Sony introdujo en el mercado estadounidense su último wearable, el Reon Pocket Pro Plus, un dispositivo que combina enfriamiento y calefacción corporal mediante una placa metálica que se coloca en la nuca. Este producto busca atender a quienes enfrentan condiciones extremas de temperatura, facilitando el confort personal sin depender exclusivamente de ventiladores tradicionales.
El Reon Pocket Pro Plus funciona calentando o enfriando directamente la piel a través de su placa térmica, lo que permite a los usuarios cubrir el dispositivo con prendas comunes. Esta tecnología se encuentra controlada tanto manualmente, a través de botones físicos, como por una aplicación móvil disponible para Android y iOS. Además, incorpora sensores internos que ajustan automáticamente el nivel térmico en función de la temperatura de la piel. Sony complementa el sistema con un accesorio llamado Tag, un sensor ambiental que monitoriza la temperatura ambiente y se puede portar en un bolsillo o colgado con un mosquetón.

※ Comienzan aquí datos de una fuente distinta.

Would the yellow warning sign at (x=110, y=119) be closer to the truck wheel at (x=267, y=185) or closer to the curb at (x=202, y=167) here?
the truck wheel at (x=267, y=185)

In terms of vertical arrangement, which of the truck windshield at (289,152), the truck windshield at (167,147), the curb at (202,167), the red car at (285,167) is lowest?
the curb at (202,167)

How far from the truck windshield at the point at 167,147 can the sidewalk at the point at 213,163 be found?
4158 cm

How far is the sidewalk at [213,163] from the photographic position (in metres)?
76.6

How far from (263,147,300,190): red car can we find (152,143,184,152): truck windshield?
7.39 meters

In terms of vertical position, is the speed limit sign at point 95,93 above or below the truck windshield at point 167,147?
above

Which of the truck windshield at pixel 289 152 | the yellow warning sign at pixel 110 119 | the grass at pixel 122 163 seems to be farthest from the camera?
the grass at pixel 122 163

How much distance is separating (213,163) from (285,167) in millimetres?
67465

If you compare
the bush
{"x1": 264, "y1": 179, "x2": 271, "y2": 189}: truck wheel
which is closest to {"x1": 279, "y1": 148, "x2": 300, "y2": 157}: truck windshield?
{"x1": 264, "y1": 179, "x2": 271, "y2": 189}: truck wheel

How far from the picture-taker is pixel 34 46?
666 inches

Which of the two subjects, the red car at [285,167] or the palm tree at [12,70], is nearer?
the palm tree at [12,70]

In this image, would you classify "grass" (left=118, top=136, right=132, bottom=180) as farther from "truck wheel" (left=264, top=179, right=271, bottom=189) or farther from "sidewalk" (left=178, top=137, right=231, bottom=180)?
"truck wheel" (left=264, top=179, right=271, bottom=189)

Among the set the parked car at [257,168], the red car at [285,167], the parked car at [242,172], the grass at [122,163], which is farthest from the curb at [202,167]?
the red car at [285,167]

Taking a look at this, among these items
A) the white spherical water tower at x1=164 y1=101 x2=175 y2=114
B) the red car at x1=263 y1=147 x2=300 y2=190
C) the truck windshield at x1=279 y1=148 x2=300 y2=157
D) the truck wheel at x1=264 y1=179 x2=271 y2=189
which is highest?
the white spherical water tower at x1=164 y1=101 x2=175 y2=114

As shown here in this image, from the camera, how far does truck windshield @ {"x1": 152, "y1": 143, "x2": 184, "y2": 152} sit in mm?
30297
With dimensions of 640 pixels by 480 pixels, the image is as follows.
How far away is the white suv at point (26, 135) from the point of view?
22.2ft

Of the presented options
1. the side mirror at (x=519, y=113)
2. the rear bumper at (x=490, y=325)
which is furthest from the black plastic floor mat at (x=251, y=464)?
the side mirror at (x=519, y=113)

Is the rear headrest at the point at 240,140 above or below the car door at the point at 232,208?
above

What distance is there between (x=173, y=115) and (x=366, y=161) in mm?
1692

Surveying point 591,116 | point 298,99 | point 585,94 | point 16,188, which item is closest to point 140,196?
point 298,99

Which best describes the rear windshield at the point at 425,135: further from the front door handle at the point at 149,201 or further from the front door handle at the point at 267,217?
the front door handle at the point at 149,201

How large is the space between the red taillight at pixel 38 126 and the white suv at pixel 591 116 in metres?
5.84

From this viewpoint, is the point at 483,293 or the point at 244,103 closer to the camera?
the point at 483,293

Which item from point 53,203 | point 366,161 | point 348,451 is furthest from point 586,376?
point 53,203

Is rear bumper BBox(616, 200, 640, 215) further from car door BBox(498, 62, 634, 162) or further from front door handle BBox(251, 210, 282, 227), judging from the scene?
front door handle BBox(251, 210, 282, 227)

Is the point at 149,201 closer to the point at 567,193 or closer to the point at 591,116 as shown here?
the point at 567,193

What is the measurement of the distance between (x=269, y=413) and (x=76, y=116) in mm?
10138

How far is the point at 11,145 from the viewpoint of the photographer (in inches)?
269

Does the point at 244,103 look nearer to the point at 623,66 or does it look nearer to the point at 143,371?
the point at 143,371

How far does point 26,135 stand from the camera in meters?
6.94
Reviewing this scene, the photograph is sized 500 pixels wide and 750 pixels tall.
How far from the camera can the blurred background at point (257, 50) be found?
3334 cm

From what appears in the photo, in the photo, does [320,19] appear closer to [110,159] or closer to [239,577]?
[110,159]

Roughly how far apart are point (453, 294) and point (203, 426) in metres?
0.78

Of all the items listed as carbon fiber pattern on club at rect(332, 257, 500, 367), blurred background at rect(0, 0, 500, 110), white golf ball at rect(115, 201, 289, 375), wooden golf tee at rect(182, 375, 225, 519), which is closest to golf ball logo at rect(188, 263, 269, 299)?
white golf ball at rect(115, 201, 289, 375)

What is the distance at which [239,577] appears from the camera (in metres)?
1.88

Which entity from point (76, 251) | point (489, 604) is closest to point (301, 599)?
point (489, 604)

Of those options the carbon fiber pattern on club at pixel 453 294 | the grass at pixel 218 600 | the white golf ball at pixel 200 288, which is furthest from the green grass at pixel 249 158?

Esta nueva versión, primera que se lanza oficialmente en Estados Unidos, añade mejoras respecto a sus predecesores lanzados en Asia desde 2019. Entre ellas destacan un ventilador ajustable para dirigir el aire expulsado, una banda mejorada para sujetar el dispositivo en el cuello y sensores optimizados para su modo inteligente adaptativo. Sin embargo, el equipo pesa más de 250 gramos y tiene dimensiones voluminosas para un accesorio wearable, lo que ha generado cuestionamientos sobre su confort y discreción en su uso diario.
Distanciándose de otros productos del mercado como el Shark ChillPill o el Dyson HushJet Mini Cool, que son fans portátiles, el Reon Pocket Pro Plus no depende directamente de la circulación de aire para refrescar sino que utiliza la tecnología termoeléctrica para calentar o enfriar la placa. Esto le permite funcionar sin necesidad de que el usuario tenga que manipular el dispositivo manualmente, siempre que lleve consigo el Tag para un ajuste ambiental eficiente.
La propuesta de Sony apunta a un nicho específico, como trabajadores expuestos a climas extremos o personas en entornos urbanos donde el control climático no es viable constantemente. No obstante, el diseño poco discreto y la necesidad de llevar un sensor externo podrían limitar su adopción masiva, planteando retos en experiencia de usuario y aceptación en el mercado estadounidense.